**PROBLEM SET**:
**A)** In the excerpt on axial vibration of clamped rods, what two models are the fractional results compared against?
**B)** Please gather every line of the entries that contains the word "flooded".

**DOCUMENT EXCERPT**:
━━━━
The aim of this paper is to present a detailed theoretical study of free axial vibration of clamped rods using the fractional continuum mechanics (FCM) approach proposed by Sumelka [78, 80], in which the kinematics is developed in a finite deformation frame—in contrast to previous works where small deformations are only considered—and different intermediate fractional configurations arise for different values of the derivative order. This formulation offers a clear analogy between the generalised fractional measures of the deformation, such as fractional deformation gradients or fractional strains, and their counterparts in the classical continuum mechanics. Therefore, the interpretation and dimensions of fractional strains remain unchanged with respect to the classical ones. In this sense, there is no need to introduce non-standard definitions for material properties [4, 7]. Moreover, the domain over which the non-local effects are taken into account can be selected, thus it may be a sub-domain of the whole solid. This way, the definition of the length scale is more accurate. It is important to emphasise that thorough this paper we utilise small fractional deformation case, but resulting from finite fractional deformations concept [78, 80]. The structure of balance equations remains unchanged (such result is similar to that presented in [4]). Other relevant differences with previous approaches [4, 7, 13, 36] will be clarified in Sect. 2.1.2. The natural frequencies and modal shapes are obtained and the effects of the derivation order and length-scale parameter are discussed and contrasted with those obtained with the solutions derived from the classical local model and the non-local Eringen model [5]. The model provides a basis for the study of the dynamic behaviour of one-dimensional elastic structures showing scale effects, in the framework of the proposed FCM formulation.
━━━━
**RECORDED DATA**:
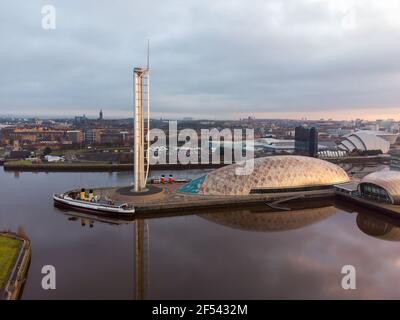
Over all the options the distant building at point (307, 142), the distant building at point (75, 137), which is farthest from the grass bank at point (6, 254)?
the distant building at point (75, 137)

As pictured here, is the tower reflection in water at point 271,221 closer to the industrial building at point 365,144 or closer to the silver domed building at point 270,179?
the silver domed building at point 270,179

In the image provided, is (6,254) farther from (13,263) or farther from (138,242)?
(138,242)

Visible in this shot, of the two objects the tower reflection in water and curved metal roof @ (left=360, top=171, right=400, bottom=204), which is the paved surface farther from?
curved metal roof @ (left=360, top=171, right=400, bottom=204)

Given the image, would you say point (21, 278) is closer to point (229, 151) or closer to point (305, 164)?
point (305, 164)

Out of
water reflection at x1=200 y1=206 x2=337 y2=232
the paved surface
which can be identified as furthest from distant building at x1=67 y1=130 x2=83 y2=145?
water reflection at x1=200 y1=206 x2=337 y2=232

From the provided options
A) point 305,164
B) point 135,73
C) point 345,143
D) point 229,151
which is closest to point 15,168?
point 135,73
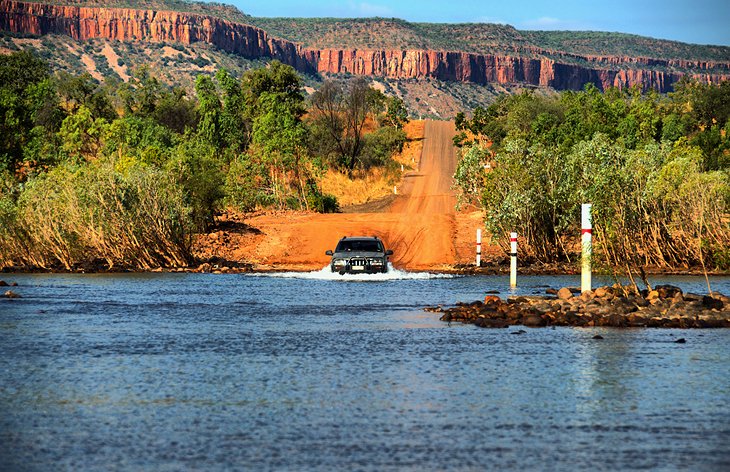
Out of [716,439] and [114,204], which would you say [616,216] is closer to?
[716,439]

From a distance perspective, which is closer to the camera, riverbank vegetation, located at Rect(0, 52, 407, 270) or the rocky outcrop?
the rocky outcrop

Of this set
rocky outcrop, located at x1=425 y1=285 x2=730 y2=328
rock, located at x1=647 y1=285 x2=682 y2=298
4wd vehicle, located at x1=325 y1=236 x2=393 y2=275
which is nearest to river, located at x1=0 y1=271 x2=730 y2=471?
rocky outcrop, located at x1=425 y1=285 x2=730 y2=328

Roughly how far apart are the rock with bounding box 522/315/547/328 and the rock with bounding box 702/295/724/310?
4.45 meters

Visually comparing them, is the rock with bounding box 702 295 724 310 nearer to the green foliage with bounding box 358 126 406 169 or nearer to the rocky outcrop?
the rocky outcrop

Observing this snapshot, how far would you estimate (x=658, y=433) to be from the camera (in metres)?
12.8

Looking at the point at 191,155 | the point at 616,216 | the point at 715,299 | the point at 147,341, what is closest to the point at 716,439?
the point at 147,341

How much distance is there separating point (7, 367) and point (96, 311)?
1047 centimetres

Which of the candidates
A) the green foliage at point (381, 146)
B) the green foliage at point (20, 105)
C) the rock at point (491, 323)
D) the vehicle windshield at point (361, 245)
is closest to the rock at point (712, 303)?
the rock at point (491, 323)

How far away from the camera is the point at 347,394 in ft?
50.9

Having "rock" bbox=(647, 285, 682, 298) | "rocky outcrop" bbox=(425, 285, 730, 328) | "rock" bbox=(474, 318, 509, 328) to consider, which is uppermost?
"rock" bbox=(647, 285, 682, 298)

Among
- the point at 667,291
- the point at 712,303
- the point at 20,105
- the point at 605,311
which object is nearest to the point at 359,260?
the point at 667,291

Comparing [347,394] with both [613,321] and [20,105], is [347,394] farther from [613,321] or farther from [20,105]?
[20,105]

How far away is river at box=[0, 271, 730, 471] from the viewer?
1174cm

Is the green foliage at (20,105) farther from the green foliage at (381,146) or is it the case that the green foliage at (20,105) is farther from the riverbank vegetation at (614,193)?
the riverbank vegetation at (614,193)
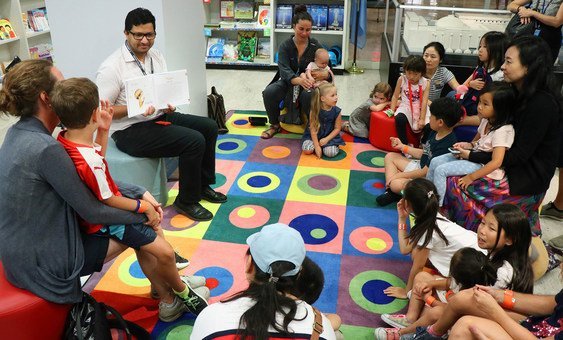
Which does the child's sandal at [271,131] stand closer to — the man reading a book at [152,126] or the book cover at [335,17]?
the man reading a book at [152,126]

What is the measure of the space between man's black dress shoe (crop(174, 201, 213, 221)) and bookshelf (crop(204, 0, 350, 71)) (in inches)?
152

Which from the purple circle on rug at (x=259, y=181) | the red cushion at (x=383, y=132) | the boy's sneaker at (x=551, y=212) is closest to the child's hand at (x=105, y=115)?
the purple circle on rug at (x=259, y=181)

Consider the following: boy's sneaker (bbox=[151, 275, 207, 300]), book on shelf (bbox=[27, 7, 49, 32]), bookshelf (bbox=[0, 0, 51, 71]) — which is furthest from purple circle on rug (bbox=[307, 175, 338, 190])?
book on shelf (bbox=[27, 7, 49, 32])

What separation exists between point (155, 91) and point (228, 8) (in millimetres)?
4124

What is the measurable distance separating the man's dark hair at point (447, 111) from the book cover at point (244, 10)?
4.16m

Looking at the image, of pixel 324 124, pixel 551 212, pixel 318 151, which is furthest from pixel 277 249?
pixel 324 124

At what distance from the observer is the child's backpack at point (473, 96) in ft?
12.3

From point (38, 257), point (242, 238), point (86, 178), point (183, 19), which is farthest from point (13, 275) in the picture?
point (183, 19)

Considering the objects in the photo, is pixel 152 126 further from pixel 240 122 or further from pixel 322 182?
pixel 240 122

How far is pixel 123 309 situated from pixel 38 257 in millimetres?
762

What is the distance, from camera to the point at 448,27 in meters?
4.70

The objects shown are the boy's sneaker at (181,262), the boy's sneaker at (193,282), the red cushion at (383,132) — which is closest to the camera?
the boy's sneaker at (193,282)

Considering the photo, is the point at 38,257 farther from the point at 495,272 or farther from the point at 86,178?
the point at 495,272

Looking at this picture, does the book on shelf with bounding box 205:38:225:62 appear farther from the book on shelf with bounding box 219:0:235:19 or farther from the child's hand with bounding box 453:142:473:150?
the child's hand with bounding box 453:142:473:150
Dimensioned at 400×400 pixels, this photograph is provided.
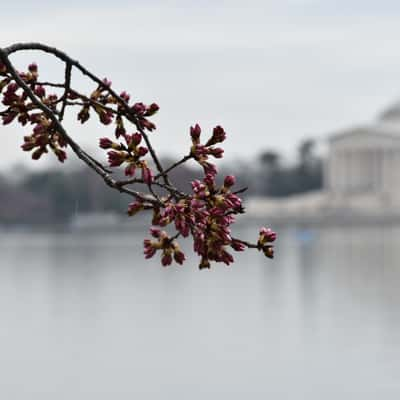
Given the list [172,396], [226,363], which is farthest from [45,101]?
[226,363]

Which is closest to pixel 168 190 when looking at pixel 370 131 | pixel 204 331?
pixel 204 331

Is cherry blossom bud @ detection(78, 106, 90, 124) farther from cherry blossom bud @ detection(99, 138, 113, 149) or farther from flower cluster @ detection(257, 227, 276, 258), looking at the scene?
flower cluster @ detection(257, 227, 276, 258)

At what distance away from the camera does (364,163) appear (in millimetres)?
92375

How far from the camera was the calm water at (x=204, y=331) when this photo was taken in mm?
18312

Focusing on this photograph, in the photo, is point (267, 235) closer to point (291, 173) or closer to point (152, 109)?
point (152, 109)

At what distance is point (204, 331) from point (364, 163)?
68718mm

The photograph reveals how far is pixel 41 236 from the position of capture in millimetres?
86812

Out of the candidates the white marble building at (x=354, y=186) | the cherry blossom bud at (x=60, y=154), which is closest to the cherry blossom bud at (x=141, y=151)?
the cherry blossom bud at (x=60, y=154)

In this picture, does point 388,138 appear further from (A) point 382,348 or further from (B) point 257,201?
(A) point 382,348

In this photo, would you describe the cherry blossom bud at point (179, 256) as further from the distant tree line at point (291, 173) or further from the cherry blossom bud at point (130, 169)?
the distant tree line at point (291, 173)

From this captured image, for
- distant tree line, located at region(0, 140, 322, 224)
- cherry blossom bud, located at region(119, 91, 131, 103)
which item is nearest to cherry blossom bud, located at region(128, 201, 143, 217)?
cherry blossom bud, located at region(119, 91, 131, 103)

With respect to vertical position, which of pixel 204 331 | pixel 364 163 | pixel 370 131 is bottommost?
pixel 204 331

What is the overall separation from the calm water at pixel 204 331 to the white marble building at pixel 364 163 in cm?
4006

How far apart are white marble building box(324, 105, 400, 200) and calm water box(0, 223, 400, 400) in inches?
1577
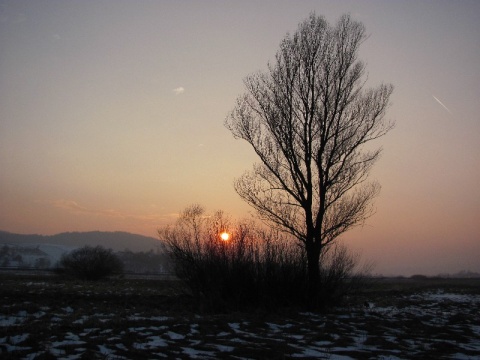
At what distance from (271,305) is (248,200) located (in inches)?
157

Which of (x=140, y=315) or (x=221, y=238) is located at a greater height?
(x=221, y=238)

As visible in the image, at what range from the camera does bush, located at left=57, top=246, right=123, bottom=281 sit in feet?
119

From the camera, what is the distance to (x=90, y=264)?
36469mm

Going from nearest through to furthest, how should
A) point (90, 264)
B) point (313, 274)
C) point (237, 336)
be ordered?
point (237, 336) < point (313, 274) < point (90, 264)

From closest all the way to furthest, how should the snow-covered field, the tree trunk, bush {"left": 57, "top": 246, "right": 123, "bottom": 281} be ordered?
the snow-covered field → the tree trunk → bush {"left": 57, "top": 246, "right": 123, "bottom": 281}

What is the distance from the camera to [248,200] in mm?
15148

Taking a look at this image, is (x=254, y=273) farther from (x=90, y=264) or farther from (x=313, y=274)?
(x=90, y=264)

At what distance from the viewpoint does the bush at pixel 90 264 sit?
119ft

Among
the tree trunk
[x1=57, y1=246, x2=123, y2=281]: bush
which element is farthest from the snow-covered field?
[x1=57, y1=246, x2=123, y2=281]: bush

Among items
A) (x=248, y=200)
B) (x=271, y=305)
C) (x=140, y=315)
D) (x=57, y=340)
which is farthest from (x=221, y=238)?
(x=57, y=340)

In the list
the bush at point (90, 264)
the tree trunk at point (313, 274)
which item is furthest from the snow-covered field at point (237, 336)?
the bush at point (90, 264)

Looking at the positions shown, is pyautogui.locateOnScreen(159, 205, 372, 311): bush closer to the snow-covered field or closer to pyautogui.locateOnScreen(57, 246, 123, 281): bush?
the snow-covered field

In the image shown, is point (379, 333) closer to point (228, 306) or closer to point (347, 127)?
point (228, 306)

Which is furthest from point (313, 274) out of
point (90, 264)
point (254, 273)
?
point (90, 264)
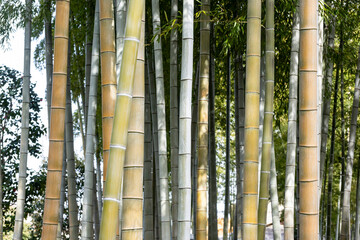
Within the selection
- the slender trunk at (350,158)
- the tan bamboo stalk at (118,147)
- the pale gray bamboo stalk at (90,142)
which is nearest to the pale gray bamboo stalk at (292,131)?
the pale gray bamboo stalk at (90,142)

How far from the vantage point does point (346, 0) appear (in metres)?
6.11

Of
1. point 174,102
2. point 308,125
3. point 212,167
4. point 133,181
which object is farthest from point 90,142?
point 212,167

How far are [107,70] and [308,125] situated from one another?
4.02ft

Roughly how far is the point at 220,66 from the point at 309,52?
446cm

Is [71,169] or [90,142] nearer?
[90,142]

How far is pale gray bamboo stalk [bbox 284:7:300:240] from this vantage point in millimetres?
4133

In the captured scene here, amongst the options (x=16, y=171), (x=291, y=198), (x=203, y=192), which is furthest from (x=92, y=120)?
(x=16, y=171)

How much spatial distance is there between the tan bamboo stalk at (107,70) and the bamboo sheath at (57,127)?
0.26m

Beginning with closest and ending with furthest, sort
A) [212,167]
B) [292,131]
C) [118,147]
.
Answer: [118,147]
[292,131]
[212,167]

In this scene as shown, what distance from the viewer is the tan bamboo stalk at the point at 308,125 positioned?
2.96 meters

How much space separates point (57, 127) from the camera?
3340 mm

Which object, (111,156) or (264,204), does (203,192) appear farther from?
(111,156)

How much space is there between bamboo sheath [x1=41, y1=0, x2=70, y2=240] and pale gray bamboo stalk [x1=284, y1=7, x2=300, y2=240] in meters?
1.75

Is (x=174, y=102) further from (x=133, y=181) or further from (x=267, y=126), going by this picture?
(x=133, y=181)
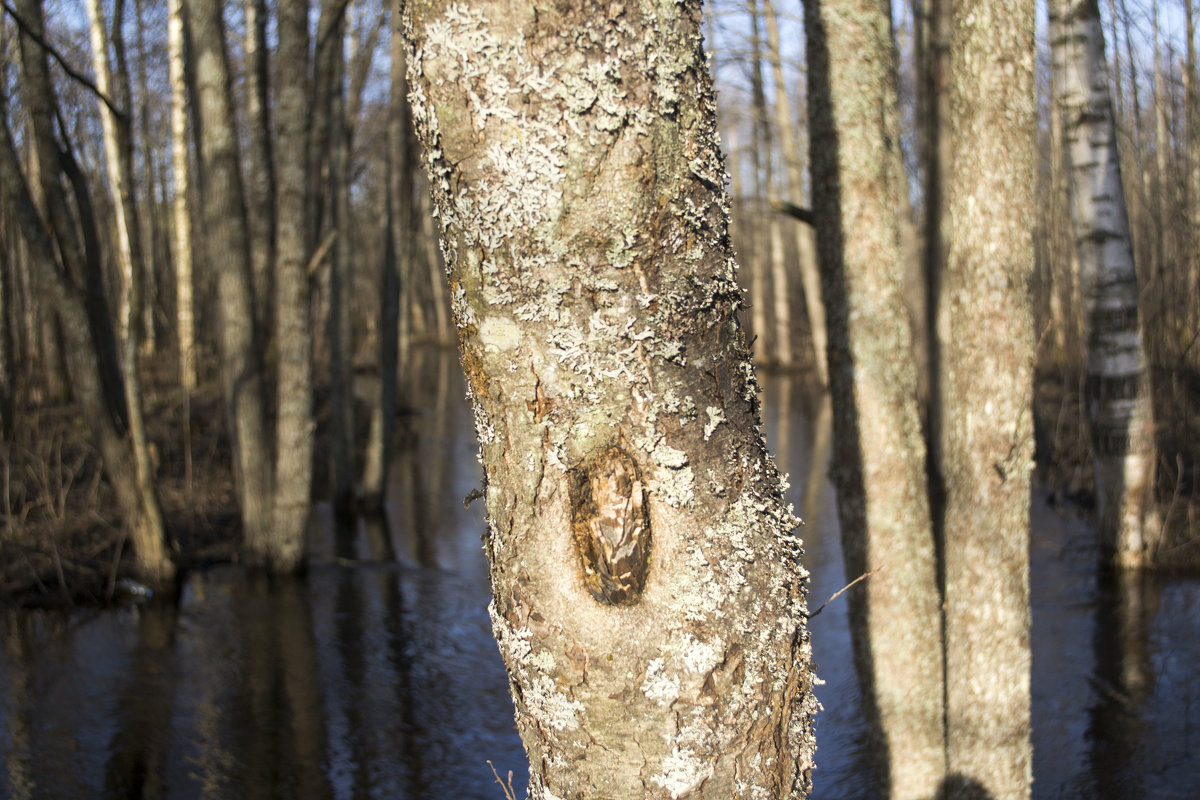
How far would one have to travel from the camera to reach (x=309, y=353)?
7.64 m

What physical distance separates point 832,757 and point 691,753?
13.4 ft

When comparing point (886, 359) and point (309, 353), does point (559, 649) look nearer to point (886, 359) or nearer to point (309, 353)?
point (886, 359)

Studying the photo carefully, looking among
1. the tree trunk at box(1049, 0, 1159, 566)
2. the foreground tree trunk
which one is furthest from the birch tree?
the tree trunk at box(1049, 0, 1159, 566)

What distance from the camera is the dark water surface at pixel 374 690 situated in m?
4.67

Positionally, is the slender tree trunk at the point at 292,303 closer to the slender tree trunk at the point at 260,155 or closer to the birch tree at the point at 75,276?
the slender tree trunk at the point at 260,155

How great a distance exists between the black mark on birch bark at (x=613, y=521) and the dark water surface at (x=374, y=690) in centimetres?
383

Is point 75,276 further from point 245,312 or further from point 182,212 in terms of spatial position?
point 182,212

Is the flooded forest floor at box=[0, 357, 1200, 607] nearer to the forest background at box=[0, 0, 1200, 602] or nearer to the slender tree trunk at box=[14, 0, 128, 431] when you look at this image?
the forest background at box=[0, 0, 1200, 602]

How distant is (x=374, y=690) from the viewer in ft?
19.3

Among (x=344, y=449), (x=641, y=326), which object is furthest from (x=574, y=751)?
(x=344, y=449)

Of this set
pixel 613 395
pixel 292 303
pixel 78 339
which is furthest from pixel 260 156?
pixel 613 395

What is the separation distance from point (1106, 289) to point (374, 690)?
5.87m

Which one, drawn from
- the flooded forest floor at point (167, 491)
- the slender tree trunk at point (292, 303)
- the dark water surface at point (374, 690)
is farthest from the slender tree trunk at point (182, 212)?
the dark water surface at point (374, 690)

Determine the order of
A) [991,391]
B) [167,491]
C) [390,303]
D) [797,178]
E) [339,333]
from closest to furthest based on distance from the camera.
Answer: [991,391] → [167,491] → [339,333] → [390,303] → [797,178]
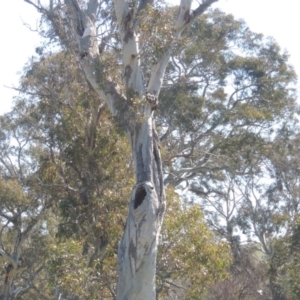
━━━━
**RESULTS IN ORDER**:
**A)** The classical local model and the non-local Eringen model.

**B)**
Is the flooded forest floor at box=[0, 357, 1200, 607] nearer to the forest background at box=[0, 0, 1200, 602] or nearer to the slender tree trunk at box=[14, 0, 128, 431] when you look at this image?
- the flooded forest floor at point (167, 491)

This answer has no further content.